How did you get to the CIA?

Are those kids in Iran hikers or spies?

What are America’s top intelligence priorities?

“There’s not a CIA analyst alive who would answer your question,” Jonna Mendez says.

Mrs. Mendez pauses, sharing a look with her husband, Tony.

“But we will!” she says.

A married pair of former CIA officers, Mr. and Mrs. Mendez are hosting a dozen or so guests at Zola restaurant as part of a “Dinner With a Spy” event, discussing everything from KGB lipstick pistols to border infiltration.

“So many people have these visions of the CIA as a bunch of guys in bars cooking up ridiculous plans or as a conspiracy of God knows what by God knows whom,” Mrs.
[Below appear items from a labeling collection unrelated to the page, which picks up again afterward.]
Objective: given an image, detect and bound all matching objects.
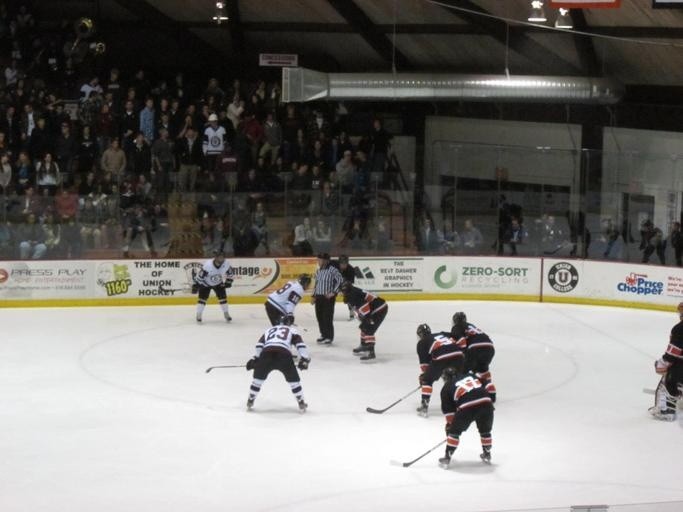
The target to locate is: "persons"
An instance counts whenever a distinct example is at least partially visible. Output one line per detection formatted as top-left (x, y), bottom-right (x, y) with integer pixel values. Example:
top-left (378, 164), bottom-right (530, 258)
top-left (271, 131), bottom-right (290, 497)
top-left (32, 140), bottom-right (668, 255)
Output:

Mendez said. “It’s all based on this idea that the agency is full of people with evil intentions.”

As the agency’s leading disguise specialists, the Mendezes spent decades creating false identities for American spies. Since retiring from the CIA in the early 1990s, however, the two have worked to unmask their longtime profession — putting a human face on America’s spies while providing a rare public look into the opaque world of intelligence.

Tony and I try to demonstrate that the [intelligence community] is full of people just like you,” Mrs. Mendez said. “People who make mistakes, sure, but also do a good job. People who go to work every morning and try to keep their country safe.”

After long careers carrying out America’s most secretive business, Tony and Joanna Mendez have embraced new roles in the public eye with relish: They have authored two books about their lives, participated in a number of documentaries, worked as technical advisers for a spy-themed television drama, hosted dozens of public talks and events, served as founding board members of the Spy Museum and even taught a community college course on espionage. Next year, Ben Affleck will direct and star as Mr. Mendez in “Argo,” a George Clooney-produced film based on the daring, top-secret 1980 CIA rescue of American diplomats in Iran.

For the Mendezes, this is the new normal, an unexpected second act.

The masters of disguise

The situation was grave. November, 1979: Following the Iranian revolution, Islamist militants seized control of the U.S. Embassy in Tehran and took dozens of American hostages.